Isso pode causar preconceito de alguns em relação a quem está fora dos estereótipos sexuais. Cada
um pode viver bem, e plenamente, de seu jeito e conforme sua orientação sexual.
O importante é fazê-lo com responsabilidade e ter direito à informação e
espaço para expressar suas opiniões.
A descoberta da sexualidade vem acompanhada de sensações e emoções
diferentes. Os hormônios sexuais têm papel fundamental nas mudanças que
tornam o corpo apto à reprodução.
Biologicamente, a sexualidade é regulada por processos hormonais relacionados ao sistema nervoso. Os órgãos dos sentidos também desempenham
papel importante na estimulação sexual. As expressões corporais, isto é, os
olhares, gestos e movimentos, são meios de enviar mensagens.

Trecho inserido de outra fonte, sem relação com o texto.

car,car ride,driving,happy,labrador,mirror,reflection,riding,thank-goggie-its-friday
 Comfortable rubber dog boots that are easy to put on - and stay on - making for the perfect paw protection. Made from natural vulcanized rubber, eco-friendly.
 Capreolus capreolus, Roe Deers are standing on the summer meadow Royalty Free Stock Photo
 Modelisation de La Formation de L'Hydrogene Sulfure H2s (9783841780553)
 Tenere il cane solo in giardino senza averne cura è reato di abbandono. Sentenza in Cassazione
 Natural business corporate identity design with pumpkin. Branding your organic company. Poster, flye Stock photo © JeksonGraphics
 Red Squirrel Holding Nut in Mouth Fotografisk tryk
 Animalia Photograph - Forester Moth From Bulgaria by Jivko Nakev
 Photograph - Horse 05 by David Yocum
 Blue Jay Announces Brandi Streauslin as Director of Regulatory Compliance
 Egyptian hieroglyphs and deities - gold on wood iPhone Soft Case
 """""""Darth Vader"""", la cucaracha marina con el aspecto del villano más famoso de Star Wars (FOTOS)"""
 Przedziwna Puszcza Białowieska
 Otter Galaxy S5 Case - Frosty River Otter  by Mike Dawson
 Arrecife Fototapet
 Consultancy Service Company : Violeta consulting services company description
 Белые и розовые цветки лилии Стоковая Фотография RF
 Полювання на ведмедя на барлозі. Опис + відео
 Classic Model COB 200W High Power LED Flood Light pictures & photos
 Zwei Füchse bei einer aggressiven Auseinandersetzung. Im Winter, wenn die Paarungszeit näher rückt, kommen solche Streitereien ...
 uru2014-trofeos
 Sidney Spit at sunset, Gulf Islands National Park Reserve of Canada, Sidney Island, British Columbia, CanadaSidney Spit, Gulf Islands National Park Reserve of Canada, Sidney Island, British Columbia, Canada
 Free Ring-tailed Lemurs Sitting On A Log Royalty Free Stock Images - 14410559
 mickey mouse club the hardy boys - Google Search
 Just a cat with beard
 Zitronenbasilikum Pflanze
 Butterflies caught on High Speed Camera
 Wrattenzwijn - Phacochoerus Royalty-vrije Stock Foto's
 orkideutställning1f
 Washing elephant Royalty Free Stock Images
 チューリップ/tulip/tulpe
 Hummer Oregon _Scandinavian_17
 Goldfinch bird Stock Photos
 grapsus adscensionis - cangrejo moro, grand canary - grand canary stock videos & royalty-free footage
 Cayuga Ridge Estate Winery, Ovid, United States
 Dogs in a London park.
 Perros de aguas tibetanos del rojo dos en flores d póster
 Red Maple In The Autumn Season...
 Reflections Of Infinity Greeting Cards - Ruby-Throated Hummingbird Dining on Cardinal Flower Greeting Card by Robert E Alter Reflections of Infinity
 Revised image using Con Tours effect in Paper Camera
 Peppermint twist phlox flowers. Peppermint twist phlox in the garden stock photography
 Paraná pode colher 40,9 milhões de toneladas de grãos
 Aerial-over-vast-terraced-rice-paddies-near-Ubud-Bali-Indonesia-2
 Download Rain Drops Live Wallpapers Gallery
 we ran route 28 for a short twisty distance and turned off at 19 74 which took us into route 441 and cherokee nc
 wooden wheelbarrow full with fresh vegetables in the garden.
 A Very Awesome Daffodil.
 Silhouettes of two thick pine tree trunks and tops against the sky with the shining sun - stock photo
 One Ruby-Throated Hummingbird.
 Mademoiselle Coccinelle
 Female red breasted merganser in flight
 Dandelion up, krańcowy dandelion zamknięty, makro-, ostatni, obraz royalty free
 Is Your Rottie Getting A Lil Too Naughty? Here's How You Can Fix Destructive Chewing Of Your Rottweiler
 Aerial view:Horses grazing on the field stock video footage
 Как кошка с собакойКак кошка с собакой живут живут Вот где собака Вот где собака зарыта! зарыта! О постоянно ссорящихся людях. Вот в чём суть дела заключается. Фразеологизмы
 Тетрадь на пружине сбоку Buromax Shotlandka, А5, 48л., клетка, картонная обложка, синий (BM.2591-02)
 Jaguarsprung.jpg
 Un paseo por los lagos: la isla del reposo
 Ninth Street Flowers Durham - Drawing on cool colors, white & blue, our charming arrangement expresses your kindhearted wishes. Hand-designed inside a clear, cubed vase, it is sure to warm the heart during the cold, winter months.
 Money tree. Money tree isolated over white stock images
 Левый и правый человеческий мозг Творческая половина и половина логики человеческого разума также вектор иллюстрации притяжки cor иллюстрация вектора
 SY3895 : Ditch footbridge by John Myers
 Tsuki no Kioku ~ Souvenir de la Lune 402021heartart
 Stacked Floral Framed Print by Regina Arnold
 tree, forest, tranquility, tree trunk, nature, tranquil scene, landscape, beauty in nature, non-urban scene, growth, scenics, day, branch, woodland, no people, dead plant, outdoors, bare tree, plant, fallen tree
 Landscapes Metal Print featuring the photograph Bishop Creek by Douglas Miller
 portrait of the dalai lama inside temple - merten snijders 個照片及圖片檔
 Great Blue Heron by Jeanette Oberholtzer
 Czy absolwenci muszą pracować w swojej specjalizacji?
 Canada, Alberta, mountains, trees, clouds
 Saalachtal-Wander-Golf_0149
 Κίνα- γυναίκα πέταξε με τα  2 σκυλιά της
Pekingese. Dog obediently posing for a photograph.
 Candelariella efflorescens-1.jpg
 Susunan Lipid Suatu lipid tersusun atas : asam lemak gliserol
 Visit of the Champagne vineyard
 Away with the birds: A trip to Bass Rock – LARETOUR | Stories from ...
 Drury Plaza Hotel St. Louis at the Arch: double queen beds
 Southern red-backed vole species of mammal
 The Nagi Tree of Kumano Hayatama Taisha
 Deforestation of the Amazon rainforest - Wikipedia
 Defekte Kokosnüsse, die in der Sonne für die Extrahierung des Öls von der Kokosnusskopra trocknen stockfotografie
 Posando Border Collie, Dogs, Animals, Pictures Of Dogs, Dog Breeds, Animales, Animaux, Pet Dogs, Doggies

Para a espécie humana, a sexualidade e o ato sexual estão ligados também
à emoção e ao prazer. Por isso, é importante considerarmos que, na atração
entre parceiros, há – além da produção hormonal – um conjunto de estímulos
que afeta a ambos.
A procura do parceiro ou da parceira na natureza, sua escolha e aceitação
são um complexo processo de reconhecimento de qualidades, em geral físicas
ou comportamentais. Esse reconhecimento é a fase inicial do relacionamento
sexual.
Viver a sexualidade é um direito de cada indivíduo. Há diferentes modos
de sentir, expressar e se identificar em relação à sexualidade. A discriminação e
o preconceito em nada contribuem para o crescimento pessoal e a convivência
na sociedade.
ADOLESCÊNCIA: PERÍODO DE MUDANÇAS
Externamente, o corpo biologicamente masculino apresenta o pênis, e o feminino, a vulva.
As características sexuais que os indivíduos apresentam desde o nascimento são chamadas
características sexuais primárias.
Durante a adolescência – período de transição entre a infância e a vida adulta –, ambos os
sexos passam por grandes mudanças físicas, que são desencadeadas por hormônios.
A produção desses hormônios, que estava inibida na infância, ocorre devido a estímulos
do hipotálamo (região do cérebro com função reguladora de processos metabólicos) na hipófise
(glândula do sistema nervoso).
Esses hormônios atuam sobre as gônadas. Nos indivíduos do sexo
masculino, as gônadas são os testículos e, nos indivíduos do sexo feminino, são os ovários.
Nos testículos, algumas células são estimuladas para produzirem espermatozoides (gametas
masculinos), ao mesmo tempo em que é estimulada a produção de testosterona, hormônio
sexual responsável pelo desenvolvimento das características sexuais secundárias masculinas
(mudança da voz e aparecimento de pelos nas axilas, na região pubiana e no rosto).
Nos ovários, é estimulado o amadurecimento de certas células que contêm os ovócitos
(gametas femininos) e que vão produzir estrógeno, hormônio sexual responsável pelo desenvolvimento das características sexuais secundárias femininas (alargamento dos quadris,
desenvolvimento das mamas e aparecimento de pelos nas axilas e na região pubiana). Ao mesmo
tempo, outro hormônio hipofisário vai induzir a liberação dos gametas femininos amadurecidos, o
que ocasiona a produção de mais estrógeno e de outro hormônio sexual, chamado progesterona,
relacionado com o ciclo menstrual, que será estudado adiante.
O início da adolescência é conhecido por puberdade e não tem idade certa para acontecer.
Ela costuma acontecer entre os 10 e 14 anos de idade e, nesse período, ocorre o amadurecimento
dos órgãos sexuais e o corpo se torna fisiologicamente apto para a reprodução.
Além das mudanças físicas, ocasionadas principalmente pelos hormônios, os adolescentes
também passam por grandes mudanças comportamentais, que englobam alterações psicológicas
e emocionais. As mudanças comportamentais têm influência cultural e social. É comum que
nessa fase os adolescentes tenham a necessidade de independência e comecem a explorar seus
sentimentos e seu corpo, iniciando o interesse sexual.